I decided to go with eco complete as a substrate for my 18 gallon freshwater tank and just purchased 2 20lb bags of it.

CaribSea states states that it will not effect pH, GH, or KH. However, I just noticed that there is a sticker attached to each bag which mentions that due to carbonates which are present in the substrate, it will raise KH and pH for approximately 3-6 weeks before becoming neutral.
It also recommends using RO or DI water to fill the tank.

I'm in AZ and my tap water (untreated) has these parameters:
Nitrate 5 ppm
Nitrite 0
GH 150 ppm (8 dKH?)
Chlorine 0
KH 120 ppm (7 dKH?)
pH 7.8

I had planned on making this an Amazon themed tank and had done some reconstituting expiriments with RO water to get the GH, KH, and pH to come down a bit. Although this worked, it seems like a real pain, so I had resigned myself to just go with my regular untreated tap water to make things simpler for water changes and such.

Now, I'm not sure which route to go with the eco complete. Should I stick with the tap water as I had planned, or go with RO as the packaging recommends? 

Also, I'm a little surprised by the 0 chlorine reading from my tap water using my test strips. Since it's a municipal source, don't they always add this to the water? I'm guessing that I should still use something like SeaChem Prime, just to be sure. It can't hurt anything if I do, correct?

Thanks!


----------



## Minsc (Jul 9, 2006)

Your water is already pretty hard, a bit more hardness leaching from the eco shouldn't hurt anything I wouldn't think. Soft water plants need not apply!


----------



## Crispino L Ramos (Mar 29, 2008)

I'm from AZ and I use a 75 gallon per day RO/DI from AbundantFlowWaterSystems.

http://www.abundantflowwater.com/html/aquarium_filters.html


----------



## nemosreef (Oct 19, 2007)

I would just use plain tap water it is not going to hurt a thing. Just to be safe make sure you add some prime or something of that nature.


----------



## AZMike (Apr 27, 2010)

Crispino Ramos said:


> I'm from AZ and I use a 75 gallon per day RO/DI from AbundantFlowWaterSystems.
> 
> http://www.abundantflowwater.com/html/aquarium_filters.html


Thanks Crispino!
We have an undersink RO unit installed too for drinking water. Don't want to have to buy another one just for the hobby...:icon_neut

Do you add anything back into your RO water like equillibrium or an alkaline buffer to keep the pH from swinging?


----------



## Fishaholic (Apr 7, 2010)

Hi AZMike,

I am also located in AZ and my untreated tap water parameters are very similar to those you have listed (although I do have some chlorine). 

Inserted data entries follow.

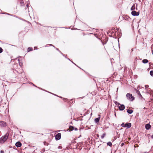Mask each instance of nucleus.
<instances>
[{
	"label": "nucleus",
	"instance_id": "nucleus-1",
	"mask_svg": "<svg viewBox=\"0 0 153 153\" xmlns=\"http://www.w3.org/2000/svg\"><path fill=\"white\" fill-rule=\"evenodd\" d=\"M8 135L9 134L7 133L4 136L2 137L0 139V143H3L5 142L8 138Z\"/></svg>",
	"mask_w": 153,
	"mask_h": 153
},
{
	"label": "nucleus",
	"instance_id": "nucleus-2",
	"mask_svg": "<svg viewBox=\"0 0 153 153\" xmlns=\"http://www.w3.org/2000/svg\"><path fill=\"white\" fill-rule=\"evenodd\" d=\"M127 99L130 101H132L134 99V97L132 96V94L129 93H127L126 95Z\"/></svg>",
	"mask_w": 153,
	"mask_h": 153
},
{
	"label": "nucleus",
	"instance_id": "nucleus-3",
	"mask_svg": "<svg viewBox=\"0 0 153 153\" xmlns=\"http://www.w3.org/2000/svg\"><path fill=\"white\" fill-rule=\"evenodd\" d=\"M131 123H127L125 124L124 123H123L121 124V126L124 127H127L129 128L131 127Z\"/></svg>",
	"mask_w": 153,
	"mask_h": 153
},
{
	"label": "nucleus",
	"instance_id": "nucleus-4",
	"mask_svg": "<svg viewBox=\"0 0 153 153\" xmlns=\"http://www.w3.org/2000/svg\"><path fill=\"white\" fill-rule=\"evenodd\" d=\"M119 106V108L121 111H123L125 109V106L124 105H121L119 103L117 102Z\"/></svg>",
	"mask_w": 153,
	"mask_h": 153
},
{
	"label": "nucleus",
	"instance_id": "nucleus-5",
	"mask_svg": "<svg viewBox=\"0 0 153 153\" xmlns=\"http://www.w3.org/2000/svg\"><path fill=\"white\" fill-rule=\"evenodd\" d=\"M139 12H136L135 10H133L131 12V15L133 16H138L139 15Z\"/></svg>",
	"mask_w": 153,
	"mask_h": 153
},
{
	"label": "nucleus",
	"instance_id": "nucleus-6",
	"mask_svg": "<svg viewBox=\"0 0 153 153\" xmlns=\"http://www.w3.org/2000/svg\"><path fill=\"white\" fill-rule=\"evenodd\" d=\"M61 137V134L60 133H58L56 134L55 136V138L56 140H59Z\"/></svg>",
	"mask_w": 153,
	"mask_h": 153
},
{
	"label": "nucleus",
	"instance_id": "nucleus-7",
	"mask_svg": "<svg viewBox=\"0 0 153 153\" xmlns=\"http://www.w3.org/2000/svg\"><path fill=\"white\" fill-rule=\"evenodd\" d=\"M0 125L2 127H4L6 126V123L4 121H0Z\"/></svg>",
	"mask_w": 153,
	"mask_h": 153
},
{
	"label": "nucleus",
	"instance_id": "nucleus-8",
	"mask_svg": "<svg viewBox=\"0 0 153 153\" xmlns=\"http://www.w3.org/2000/svg\"><path fill=\"white\" fill-rule=\"evenodd\" d=\"M15 145L16 147H19L21 146L22 144L20 142H17L16 143Z\"/></svg>",
	"mask_w": 153,
	"mask_h": 153
},
{
	"label": "nucleus",
	"instance_id": "nucleus-9",
	"mask_svg": "<svg viewBox=\"0 0 153 153\" xmlns=\"http://www.w3.org/2000/svg\"><path fill=\"white\" fill-rule=\"evenodd\" d=\"M135 91H136V93L141 98H142V96L140 94V92L139 91L137 90V89H135Z\"/></svg>",
	"mask_w": 153,
	"mask_h": 153
},
{
	"label": "nucleus",
	"instance_id": "nucleus-10",
	"mask_svg": "<svg viewBox=\"0 0 153 153\" xmlns=\"http://www.w3.org/2000/svg\"><path fill=\"white\" fill-rule=\"evenodd\" d=\"M151 127V126L149 124H147L145 125V128L147 130L149 129Z\"/></svg>",
	"mask_w": 153,
	"mask_h": 153
},
{
	"label": "nucleus",
	"instance_id": "nucleus-11",
	"mask_svg": "<svg viewBox=\"0 0 153 153\" xmlns=\"http://www.w3.org/2000/svg\"><path fill=\"white\" fill-rule=\"evenodd\" d=\"M1 14H5V15H9V16H15V15H13L12 14H9V13H5V12H4V13H0Z\"/></svg>",
	"mask_w": 153,
	"mask_h": 153
},
{
	"label": "nucleus",
	"instance_id": "nucleus-12",
	"mask_svg": "<svg viewBox=\"0 0 153 153\" xmlns=\"http://www.w3.org/2000/svg\"><path fill=\"white\" fill-rule=\"evenodd\" d=\"M100 117L97 118H96V119H95L94 120L95 122L96 123H98L100 120Z\"/></svg>",
	"mask_w": 153,
	"mask_h": 153
},
{
	"label": "nucleus",
	"instance_id": "nucleus-13",
	"mask_svg": "<svg viewBox=\"0 0 153 153\" xmlns=\"http://www.w3.org/2000/svg\"><path fill=\"white\" fill-rule=\"evenodd\" d=\"M33 50V48L31 47H29L27 49V52H29L30 51H32Z\"/></svg>",
	"mask_w": 153,
	"mask_h": 153
},
{
	"label": "nucleus",
	"instance_id": "nucleus-14",
	"mask_svg": "<svg viewBox=\"0 0 153 153\" xmlns=\"http://www.w3.org/2000/svg\"><path fill=\"white\" fill-rule=\"evenodd\" d=\"M148 62V61L147 59H144L142 60L143 63L144 64L147 63Z\"/></svg>",
	"mask_w": 153,
	"mask_h": 153
},
{
	"label": "nucleus",
	"instance_id": "nucleus-15",
	"mask_svg": "<svg viewBox=\"0 0 153 153\" xmlns=\"http://www.w3.org/2000/svg\"><path fill=\"white\" fill-rule=\"evenodd\" d=\"M135 9V5L134 4L133 6L131 7V10H134Z\"/></svg>",
	"mask_w": 153,
	"mask_h": 153
},
{
	"label": "nucleus",
	"instance_id": "nucleus-16",
	"mask_svg": "<svg viewBox=\"0 0 153 153\" xmlns=\"http://www.w3.org/2000/svg\"><path fill=\"white\" fill-rule=\"evenodd\" d=\"M133 111L131 110L128 109L127 110V112L128 114H131L132 113Z\"/></svg>",
	"mask_w": 153,
	"mask_h": 153
},
{
	"label": "nucleus",
	"instance_id": "nucleus-17",
	"mask_svg": "<svg viewBox=\"0 0 153 153\" xmlns=\"http://www.w3.org/2000/svg\"><path fill=\"white\" fill-rule=\"evenodd\" d=\"M20 4L21 6H24V1L23 0H21L20 2Z\"/></svg>",
	"mask_w": 153,
	"mask_h": 153
},
{
	"label": "nucleus",
	"instance_id": "nucleus-18",
	"mask_svg": "<svg viewBox=\"0 0 153 153\" xmlns=\"http://www.w3.org/2000/svg\"><path fill=\"white\" fill-rule=\"evenodd\" d=\"M105 41H106V42H105V43L103 42H102V41L101 40V42H102V44L103 45H104L105 44H106V42H107V41L108 40V39L107 38H105Z\"/></svg>",
	"mask_w": 153,
	"mask_h": 153
},
{
	"label": "nucleus",
	"instance_id": "nucleus-19",
	"mask_svg": "<svg viewBox=\"0 0 153 153\" xmlns=\"http://www.w3.org/2000/svg\"><path fill=\"white\" fill-rule=\"evenodd\" d=\"M107 144L109 146H112V143L111 142H110L107 143Z\"/></svg>",
	"mask_w": 153,
	"mask_h": 153
},
{
	"label": "nucleus",
	"instance_id": "nucleus-20",
	"mask_svg": "<svg viewBox=\"0 0 153 153\" xmlns=\"http://www.w3.org/2000/svg\"><path fill=\"white\" fill-rule=\"evenodd\" d=\"M150 74L152 76H153V71H150Z\"/></svg>",
	"mask_w": 153,
	"mask_h": 153
},
{
	"label": "nucleus",
	"instance_id": "nucleus-21",
	"mask_svg": "<svg viewBox=\"0 0 153 153\" xmlns=\"http://www.w3.org/2000/svg\"><path fill=\"white\" fill-rule=\"evenodd\" d=\"M105 133H104V134H103L102 135V136H101V138H102H102H103L105 136Z\"/></svg>",
	"mask_w": 153,
	"mask_h": 153
},
{
	"label": "nucleus",
	"instance_id": "nucleus-22",
	"mask_svg": "<svg viewBox=\"0 0 153 153\" xmlns=\"http://www.w3.org/2000/svg\"><path fill=\"white\" fill-rule=\"evenodd\" d=\"M3 51V50L2 48L1 47H0V53H1Z\"/></svg>",
	"mask_w": 153,
	"mask_h": 153
},
{
	"label": "nucleus",
	"instance_id": "nucleus-23",
	"mask_svg": "<svg viewBox=\"0 0 153 153\" xmlns=\"http://www.w3.org/2000/svg\"><path fill=\"white\" fill-rule=\"evenodd\" d=\"M149 67H151L152 65L153 66V63H149Z\"/></svg>",
	"mask_w": 153,
	"mask_h": 153
},
{
	"label": "nucleus",
	"instance_id": "nucleus-24",
	"mask_svg": "<svg viewBox=\"0 0 153 153\" xmlns=\"http://www.w3.org/2000/svg\"><path fill=\"white\" fill-rule=\"evenodd\" d=\"M49 46H52V47H53L54 48H55V47L53 45L51 44H49Z\"/></svg>",
	"mask_w": 153,
	"mask_h": 153
},
{
	"label": "nucleus",
	"instance_id": "nucleus-25",
	"mask_svg": "<svg viewBox=\"0 0 153 153\" xmlns=\"http://www.w3.org/2000/svg\"><path fill=\"white\" fill-rule=\"evenodd\" d=\"M19 65L21 67L22 66V63H21L20 62H19Z\"/></svg>",
	"mask_w": 153,
	"mask_h": 153
},
{
	"label": "nucleus",
	"instance_id": "nucleus-26",
	"mask_svg": "<svg viewBox=\"0 0 153 153\" xmlns=\"http://www.w3.org/2000/svg\"><path fill=\"white\" fill-rule=\"evenodd\" d=\"M55 49H56L57 50V51H58L59 52L60 51L59 50V49L58 48H56L55 47Z\"/></svg>",
	"mask_w": 153,
	"mask_h": 153
},
{
	"label": "nucleus",
	"instance_id": "nucleus-27",
	"mask_svg": "<svg viewBox=\"0 0 153 153\" xmlns=\"http://www.w3.org/2000/svg\"><path fill=\"white\" fill-rule=\"evenodd\" d=\"M49 46V44H48V45H46L45 47H48Z\"/></svg>",
	"mask_w": 153,
	"mask_h": 153
},
{
	"label": "nucleus",
	"instance_id": "nucleus-28",
	"mask_svg": "<svg viewBox=\"0 0 153 153\" xmlns=\"http://www.w3.org/2000/svg\"><path fill=\"white\" fill-rule=\"evenodd\" d=\"M0 153H4V151L3 150H1L0 151Z\"/></svg>",
	"mask_w": 153,
	"mask_h": 153
},
{
	"label": "nucleus",
	"instance_id": "nucleus-29",
	"mask_svg": "<svg viewBox=\"0 0 153 153\" xmlns=\"http://www.w3.org/2000/svg\"><path fill=\"white\" fill-rule=\"evenodd\" d=\"M62 147L61 146H59L58 147V149H62Z\"/></svg>",
	"mask_w": 153,
	"mask_h": 153
},
{
	"label": "nucleus",
	"instance_id": "nucleus-30",
	"mask_svg": "<svg viewBox=\"0 0 153 153\" xmlns=\"http://www.w3.org/2000/svg\"><path fill=\"white\" fill-rule=\"evenodd\" d=\"M28 6H29V5L27 4L26 5V7L27 8Z\"/></svg>",
	"mask_w": 153,
	"mask_h": 153
},
{
	"label": "nucleus",
	"instance_id": "nucleus-31",
	"mask_svg": "<svg viewBox=\"0 0 153 153\" xmlns=\"http://www.w3.org/2000/svg\"><path fill=\"white\" fill-rule=\"evenodd\" d=\"M59 52L62 55H63V54L60 51H59Z\"/></svg>",
	"mask_w": 153,
	"mask_h": 153
},
{
	"label": "nucleus",
	"instance_id": "nucleus-32",
	"mask_svg": "<svg viewBox=\"0 0 153 153\" xmlns=\"http://www.w3.org/2000/svg\"><path fill=\"white\" fill-rule=\"evenodd\" d=\"M96 37L97 38H98L99 39V40H101L100 39V38H99L98 37H97V36H96Z\"/></svg>",
	"mask_w": 153,
	"mask_h": 153
},
{
	"label": "nucleus",
	"instance_id": "nucleus-33",
	"mask_svg": "<svg viewBox=\"0 0 153 153\" xmlns=\"http://www.w3.org/2000/svg\"><path fill=\"white\" fill-rule=\"evenodd\" d=\"M34 48L36 50L37 49V47H35Z\"/></svg>",
	"mask_w": 153,
	"mask_h": 153
},
{
	"label": "nucleus",
	"instance_id": "nucleus-34",
	"mask_svg": "<svg viewBox=\"0 0 153 153\" xmlns=\"http://www.w3.org/2000/svg\"><path fill=\"white\" fill-rule=\"evenodd\" d=\"M149 87L148 85H145V87L146 88H148V87Z\"/></svg>",
	"mask_w": 153,
	"mask_h": 153
},
{
	"label": "nucleus",
	"instance_id": "nucleus-35",
	"mask_svg": "<svg viewBox=\"0 0 153 153\" xmlns=\"http://www.w3.org/2000/svg\"><path fill=\"white\" fill-rule=\"evenodd\" d=\"M97 35V34H95V33L94 34V36L95 37L97 36H96Z\"/></svg>",
	"mask_w": 153,
	"mask_h": 153
},
{
	"label": "nucleus",
	"instance_id": "nucleus-36",
	"mask_svg": "<svg viewBox=\"0 0 153 153\" xmlns=\"http://www.w3.org/2000/svg\"><path fill=\"white\" fill-rule=\"evenodd\" d=\"M72 128V129H73H73H74L73 127L72 126H71V127H70V128Z\"/></svg>",
	"mask_w": 153,
	"mask_h": 153
},
{
	"label": "nucleus",
	"instance_id": "nucleus-37",
	"mask_svg": "<svg viewBox=\"0 0 153 153\" xmlns=\"http://www.w3.org/2000/svg\"><path fill=\"white\" fill-rule=\"evenodd\" d=\"M62 28H66V29H68V28H67V27H62Z\"/></svg>",
	"mask_w": 153,
	"mask_h": 153
},
{
	"label": "nucleus",
	"instance_id": "nucleus-38",
	"mask_svg": "<svg viewBox=\"0 0 153 153\" xmlns=\"http://www.w3.org/2000/svg\"><path fill=\"white\" fill-rule=\"evenodd\" d=\"M131 52H132L133 51V48H132L131 49Z\"/></svg>",
	"mask_w": 153,
	"mask_h": 153
},
{
	"label": "nucleus",
	"instance_id": "nucleus-39",
	"mask_svg": "<svg viewBox=\"0 0 153 153\" xmlns=\"http://www.w3.org/2000/svg\"><path fill=\"white\" fill-rule=\"evenodd\" d=\"M74 129L75 130H77V129L76 128H75Z\"/></svg>",
	"mask_w": 153,
	"mask_h": 153
},
{
	"label": "nucleus",
	"instance_id": "nucleus-40",
	"mask_svg": "<svg viewBox=\"0 0 153 153\" xmlns=\"http://www.w3.org/2000/svg\"><path fill=\"white\" fill-rule=\"evenodd\" d=\"M151 137L152 139H153V135H152Z\"/></svg>",
	"mask_w": 153,
	"mask_h": 153
},
{
	"label": "nucleus",
	"instance_id": "nucleus-41",
	"mask_svg": "<svg viewBox=\"0 0 153 153\" xmlns=\"http://www.w3.org/2000/svg\"><path fill=\"white\" fill-rule=\"evenodd\" d=\"M114 115H115V116L116 117V113H115H115Z\"/></svg>",
	"mask_w": 153,
	"mask_h": 153
},
{
	"label": "nucleus",
	"instance_id": "nucleus-42",
	"mask_svg": "<svg viewBox=\"0 0 153 153\" xmlns=\"http://www.w3.org/2000/svg\"><path fill=\"white\" fill-rule=\"evenodd\" d=\"M74 64L75 65H76V66H77V67H79L78 66H77L76 64Z\"/></svg>",
	"mask_w": 153,
	"mask_h": 153
},
{
	"label": "nucleus",
	"instance_id": "nucleus-43",
	"mask_svg": "<svg viewBox=\"0 0 153 153\" xmlns=\"http://www.w3.org/2000/svg\"><path fill=\"white\" fill-rule=\"evenodd\" d=\"M152 54L153 55V50H152Z\"/></svg>",
	"mask_w": 153,
	"mask_h": 153
},
{
	"label": "nucleus",
	"instance_id": "nucleus-44",
	"mask_svg": "<svg viewBox=\"0 0 153 153\" xmlns=\"http://www.w3.org/2000/svg\"><path fill=\"white\" fill-rule=\"evenodd\" d=\"M124 143H122V145L123 146V145Z\"/></svg>",
	"mask_w": 153,
	"mask_h": 153
},
{
	"label": "nucleus",
	"instance_id": "nucleus-45",
	"mask_svg": "<svg viewBox=\"0 0 153 153\" xmlns=\"http://www.w3.org/2000/svg\"><path fill=\"white\" fill-rule=\"evenodd\" d=\"M67 59H68V60H70V59H69V58H67Z\"/></svg>",
	"mask_w": 153,
	"mask_h": 153
},
{
	"label": "nucleus",
	"instance_id": "nucleus-46",
	"mask_svg": "<svg viewBox=\"0 0 153 153\" xmlns=\"http://www.w3.org/2000/svg\"><path fill=\"white\" fill-rule=\"evenodd\" d=\"M62 55L63 56H65V55H64V54H63V55Z\"/></svg>",
	"mask_w": 153,
	"mask_h": 153
},
{
	"label": "nucleus",
	"instance_id": "nucleus-47",
	"mask_svg": "<svg viewBox=\"0 0 153 153\" xmlns=\"http://www.w3.org/2000/svg\"><path fill=\"white\" fill-rule=\"evenodd\" d=\"M71 30H73V28H71Z\"/></svg>",
	"mask_w": 153,
	"mask_h": 153
},
{
	"label": "nucleus",
	"instance_id": "nucleus-48",
	"mask_svg": "<svg viewBox=\"0 0 153 153\" xmlns=\"http://www.w3.org/2000/svg\"><path fill=\"white\" fill-rule=\"evenodd\" d=\"M19 19H21V18H19Z\"/></svg>",
	"mask_w": 153,
	"mask_h": 153
},
{
	"label": "nucleus",
	"instance_id": "nucleus-49",
	"mask_svg": "<svg viewBox=\"0 0 153 153\" xmlns=\"http://www.w3.org/2000/svg\"><path fill=\"white\" fill-rule=\"evenodd\" d=\"M144 153H146V152H145Z\"/></svg>",
	"mask_w": 153,
	"mask_h": 153
},
{
	"label": "nucleus",
	"instance_id": "nucleus-50",
	"mask_svg": "<svg viewBox=\"0 0 153 153\" xmlns=\"http://www.w3.org/2000/svg\"><path fill=\"white\" fill-rule=\"evenodd\" d=\"M0 42H1V40H0Z\"/></svg>",
	"mask_w": 153,
	"mask_h": 153
}]
</instances>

One of my tanks is a low tech planted tank with eco complete substrate. From the beginning, I have used tap water treated with Prime for this tank. In my personal experience, I never saw any substantial impact to the water parameters (after adding the water to the tank) attributable to the substrate. 

As for tap vs. RO - - I have 2 planted tanks total and am starting a 3rd (addicted). I have had good success with using AZ tap water, as long as you choose your tank inhabitants wisely.


----------



## barbarossa4122 (Jan 16, 2010)

I used plain water and Prime. Gh. Kh, and Ph are the same as before. Btw, I have soft water.


----------